Project group Multidimensional Process Mining

Project group Multidimensional Process Mining

The task of healthcare research is to analyse healthcare provision and to develop and evaluate new healthcare concepts. The aim is to improve the quality of care and at the same time reduce costs by increasing the efficiency of the healthcare system. Among other things, the focus here is on healthcare processes. However, these are often unknown, so they must first be identified and described.

Process mining is an alternative to the manual recording of care processes. This refers to techniques for automatically extracting, analysing and manipulating processes. These are able to automatically extract corresponding process models that describe the observed behaviour from the event data (event logs) recorded during process execution.

However, as the event logs are flat tables that contain all the events recorded for a process, process mining only provides an overall view of the process. For healthcare research, however, a differentiated analysis of different patient groups (e.g. with different ages or pre-existing conditions) is of particular interest. In addition, it is not necessarily known in advance what the possible differences between the individual patient groups might be. An exploratory analysis of the processes is therefore desirable, allowing the user to analyse and compare different patient groups step by step.
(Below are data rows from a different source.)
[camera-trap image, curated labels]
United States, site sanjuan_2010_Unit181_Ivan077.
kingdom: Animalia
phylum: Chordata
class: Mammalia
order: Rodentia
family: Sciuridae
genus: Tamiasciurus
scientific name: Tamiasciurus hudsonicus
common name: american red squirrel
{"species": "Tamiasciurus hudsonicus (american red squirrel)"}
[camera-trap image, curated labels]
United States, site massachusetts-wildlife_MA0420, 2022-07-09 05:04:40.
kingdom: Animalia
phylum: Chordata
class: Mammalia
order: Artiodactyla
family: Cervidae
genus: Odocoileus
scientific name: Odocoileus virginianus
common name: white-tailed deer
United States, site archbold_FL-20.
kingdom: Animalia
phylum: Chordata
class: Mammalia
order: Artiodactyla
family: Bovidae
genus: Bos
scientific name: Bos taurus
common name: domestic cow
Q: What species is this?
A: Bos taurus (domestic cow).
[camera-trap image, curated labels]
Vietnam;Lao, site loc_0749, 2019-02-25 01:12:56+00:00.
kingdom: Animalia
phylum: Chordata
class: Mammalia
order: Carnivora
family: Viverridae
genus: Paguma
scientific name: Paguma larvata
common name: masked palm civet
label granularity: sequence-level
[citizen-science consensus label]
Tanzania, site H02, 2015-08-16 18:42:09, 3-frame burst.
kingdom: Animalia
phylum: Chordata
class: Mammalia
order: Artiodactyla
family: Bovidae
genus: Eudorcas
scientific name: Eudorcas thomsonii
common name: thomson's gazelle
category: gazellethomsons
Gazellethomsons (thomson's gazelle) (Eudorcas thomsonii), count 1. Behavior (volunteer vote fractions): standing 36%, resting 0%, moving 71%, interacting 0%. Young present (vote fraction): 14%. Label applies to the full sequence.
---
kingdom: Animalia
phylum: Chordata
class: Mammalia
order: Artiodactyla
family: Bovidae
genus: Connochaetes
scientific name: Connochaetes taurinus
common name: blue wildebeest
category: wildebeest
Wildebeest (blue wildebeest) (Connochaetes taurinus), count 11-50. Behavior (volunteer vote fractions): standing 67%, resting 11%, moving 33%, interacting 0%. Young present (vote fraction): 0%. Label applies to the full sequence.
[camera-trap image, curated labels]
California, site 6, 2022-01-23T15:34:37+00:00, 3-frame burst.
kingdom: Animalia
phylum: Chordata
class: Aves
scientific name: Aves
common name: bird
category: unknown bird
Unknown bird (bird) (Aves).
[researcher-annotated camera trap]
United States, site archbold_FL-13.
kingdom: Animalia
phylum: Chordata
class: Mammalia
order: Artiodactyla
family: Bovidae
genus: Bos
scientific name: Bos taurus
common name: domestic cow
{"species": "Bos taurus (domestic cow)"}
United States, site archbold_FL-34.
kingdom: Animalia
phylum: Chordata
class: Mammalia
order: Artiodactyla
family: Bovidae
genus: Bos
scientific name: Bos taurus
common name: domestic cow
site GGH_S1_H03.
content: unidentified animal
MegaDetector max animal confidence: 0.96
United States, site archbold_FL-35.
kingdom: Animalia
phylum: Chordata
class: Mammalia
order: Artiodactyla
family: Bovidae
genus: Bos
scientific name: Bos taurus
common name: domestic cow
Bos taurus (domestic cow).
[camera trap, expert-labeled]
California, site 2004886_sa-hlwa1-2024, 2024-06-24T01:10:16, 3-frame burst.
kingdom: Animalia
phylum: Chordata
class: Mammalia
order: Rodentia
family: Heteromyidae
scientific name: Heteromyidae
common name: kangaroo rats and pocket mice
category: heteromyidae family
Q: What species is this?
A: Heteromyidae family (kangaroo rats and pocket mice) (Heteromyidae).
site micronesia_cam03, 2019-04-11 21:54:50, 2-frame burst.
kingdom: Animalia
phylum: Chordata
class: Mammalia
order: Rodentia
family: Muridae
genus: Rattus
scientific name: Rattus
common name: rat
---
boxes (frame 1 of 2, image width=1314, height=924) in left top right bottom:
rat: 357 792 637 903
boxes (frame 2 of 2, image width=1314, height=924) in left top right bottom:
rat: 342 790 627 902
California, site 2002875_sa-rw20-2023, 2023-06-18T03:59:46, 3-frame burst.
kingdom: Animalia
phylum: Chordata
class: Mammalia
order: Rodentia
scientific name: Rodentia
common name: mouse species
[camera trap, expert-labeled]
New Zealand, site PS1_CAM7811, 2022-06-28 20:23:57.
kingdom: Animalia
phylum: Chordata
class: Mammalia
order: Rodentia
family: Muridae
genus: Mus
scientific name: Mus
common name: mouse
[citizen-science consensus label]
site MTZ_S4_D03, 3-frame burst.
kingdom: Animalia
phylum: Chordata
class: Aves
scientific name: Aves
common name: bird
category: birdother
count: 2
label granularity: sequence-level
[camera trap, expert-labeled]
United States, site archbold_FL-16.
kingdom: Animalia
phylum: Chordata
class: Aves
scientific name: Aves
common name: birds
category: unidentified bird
The basic idea behind the multidimensional process mining approach is that the properties of the patient groups, which appear as attributes in the event log, can be interpreted as dimensions that together form a multidimensional data cube. OLAP operations can then be used to define any patient groups using corresponding data extracts, which serve as the data basis for process mining (see illustration). This allows separate models to be created for the different patient groups. These can then be compared and contrasted by the user. However, if the expected differences are not found, the user can adapt the OLAP queries and define other patient groups accordingly, such as a differentiation according to previous illnesses instead of age. This enables the user to look at the care processes step by step from different perspectives and ultimately identify anomalies in them. These can then serve as a starting point for further analyses, for example by creating new research hypotheses.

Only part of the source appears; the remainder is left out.